Polyphasic Identification and Susceptibility to Seven Antifungals of 102 Aspergillus Isolates Recovered from Immunocompromised Hosts in Greece[down-pointing small open triangle]


In this study, the first such study in Greece, we used polyphasic identification combined with antifungal susceptibility study to analyze Aspergillus clinical isolates comprising 102 common and rare members of sections Fumigati, Flavi, Terrei, Nidulantes, Nigri, Circumdati, Versicolores, and Usti. High amphotericin B MICs (>2 μg/ml) were found for 17.6% of strains. Itraconazole, posaconazole, and voriconazole MICs of >4 μg/ml were shown in 1%, 5%, and 0% of the isolates, respectively. Anidulafungin, micafungin, and caspofungin minimum effective concentrations (MECs) of ≥2 μg/ml were correspondingly recorded for 4%, 9%, and 33%, respectively, of the strains.


Current treatment guidelines for invasive aspergillosis recommend voriconazole as primary therapy assigning alternative therapeutic roles to amphotericin B, caspofungin, itraconazole, micafungin, and posaconazole (16, 27). Aspergillus species display variable antifungal susceptibility (4, 5, 24). Consequently, accurate identification of clinical Aspergillus isolates, supported by comparative sequence identification methods and ongoing Aspergillus taxonomy revision (5, 18, 23), sponsor meticulous associations between species and antifungal susceptibility.

We report antifungal susceptibilities of clinical Aspergillus isolates, collected during 1998 to 2009, using CLSI M38-A2 guidelines (7). All isolates were polyphasically identified, the first Aspergillus occurrence and susceptibility report from this part of Greece (Athens, Thessaloniki, and Larissa).

(Part of this study was presented at the 49th Interscience Conference on Antimicrobial Agents and Chemotherapy, San Francisco, CA, 2009.)
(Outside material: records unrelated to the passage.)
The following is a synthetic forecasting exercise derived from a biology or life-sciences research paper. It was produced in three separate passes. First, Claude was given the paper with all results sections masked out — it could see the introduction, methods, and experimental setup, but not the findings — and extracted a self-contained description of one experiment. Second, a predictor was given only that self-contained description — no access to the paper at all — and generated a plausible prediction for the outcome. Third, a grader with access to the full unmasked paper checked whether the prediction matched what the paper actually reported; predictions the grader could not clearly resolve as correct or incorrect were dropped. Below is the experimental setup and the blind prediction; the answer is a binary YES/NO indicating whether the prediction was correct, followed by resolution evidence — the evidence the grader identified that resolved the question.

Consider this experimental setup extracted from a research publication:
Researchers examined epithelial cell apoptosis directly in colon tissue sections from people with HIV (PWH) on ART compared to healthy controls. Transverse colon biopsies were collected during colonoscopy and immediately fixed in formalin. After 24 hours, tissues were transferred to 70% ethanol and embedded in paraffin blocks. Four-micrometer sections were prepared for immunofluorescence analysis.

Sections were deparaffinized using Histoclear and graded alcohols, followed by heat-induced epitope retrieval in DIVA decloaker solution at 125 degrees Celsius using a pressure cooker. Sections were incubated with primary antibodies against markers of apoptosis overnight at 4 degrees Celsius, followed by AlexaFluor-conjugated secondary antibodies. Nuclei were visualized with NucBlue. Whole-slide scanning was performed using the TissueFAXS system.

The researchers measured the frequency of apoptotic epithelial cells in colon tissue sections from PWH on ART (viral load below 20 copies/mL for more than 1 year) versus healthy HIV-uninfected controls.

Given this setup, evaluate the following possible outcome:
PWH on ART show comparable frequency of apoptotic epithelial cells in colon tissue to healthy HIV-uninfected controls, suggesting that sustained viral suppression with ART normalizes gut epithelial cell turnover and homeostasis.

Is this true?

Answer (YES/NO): NO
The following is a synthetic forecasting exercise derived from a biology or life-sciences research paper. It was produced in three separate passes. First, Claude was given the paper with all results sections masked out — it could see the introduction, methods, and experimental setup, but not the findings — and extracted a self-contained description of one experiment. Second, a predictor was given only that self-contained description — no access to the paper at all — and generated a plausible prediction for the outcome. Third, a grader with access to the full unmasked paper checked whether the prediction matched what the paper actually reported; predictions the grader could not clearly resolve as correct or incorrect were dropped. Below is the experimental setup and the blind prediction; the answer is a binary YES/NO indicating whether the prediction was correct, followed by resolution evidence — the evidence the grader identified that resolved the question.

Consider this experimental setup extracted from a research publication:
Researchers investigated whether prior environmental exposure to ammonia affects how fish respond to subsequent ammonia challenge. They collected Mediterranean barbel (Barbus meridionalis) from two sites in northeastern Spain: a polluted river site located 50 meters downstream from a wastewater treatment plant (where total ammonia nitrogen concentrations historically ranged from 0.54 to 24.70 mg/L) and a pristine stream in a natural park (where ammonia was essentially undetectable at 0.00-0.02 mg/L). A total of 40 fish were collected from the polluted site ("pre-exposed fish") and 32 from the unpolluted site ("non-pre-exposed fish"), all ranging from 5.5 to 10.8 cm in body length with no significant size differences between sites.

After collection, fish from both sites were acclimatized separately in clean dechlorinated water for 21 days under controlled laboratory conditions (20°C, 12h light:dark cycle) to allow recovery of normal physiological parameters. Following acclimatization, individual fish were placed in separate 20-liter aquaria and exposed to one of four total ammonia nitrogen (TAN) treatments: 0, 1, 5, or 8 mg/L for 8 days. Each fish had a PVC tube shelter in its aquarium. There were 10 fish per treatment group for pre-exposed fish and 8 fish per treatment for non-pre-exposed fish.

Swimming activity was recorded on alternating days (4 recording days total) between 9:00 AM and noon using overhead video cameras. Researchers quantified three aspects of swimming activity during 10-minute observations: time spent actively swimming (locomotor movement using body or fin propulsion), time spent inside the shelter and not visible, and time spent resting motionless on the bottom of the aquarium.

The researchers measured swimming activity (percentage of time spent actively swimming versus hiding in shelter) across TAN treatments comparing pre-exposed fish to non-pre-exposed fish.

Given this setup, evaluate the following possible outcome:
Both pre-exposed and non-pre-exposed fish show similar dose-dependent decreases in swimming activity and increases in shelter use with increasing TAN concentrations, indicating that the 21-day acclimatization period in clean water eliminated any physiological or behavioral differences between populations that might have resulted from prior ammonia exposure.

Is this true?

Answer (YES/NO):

We studied 102 Aspergillus isolates from bronchial secretion, bronchoalveolar lavage, peritoneal fluid, lung, liver, skin, maxillary bone nail, and nasal biopsy specimens from 102 consecutive immunocompromised patients with confirmed aspergilloses who were admitted to tertiary health care centers located in the cities of Athens, Thessaloniki, and Larissa in Greece. The isolates were stored at −80°C in the Hellenic Collection of Pathogenic Fungi UOA929 (a member of the World Data Centre for Microorganisms) until tested.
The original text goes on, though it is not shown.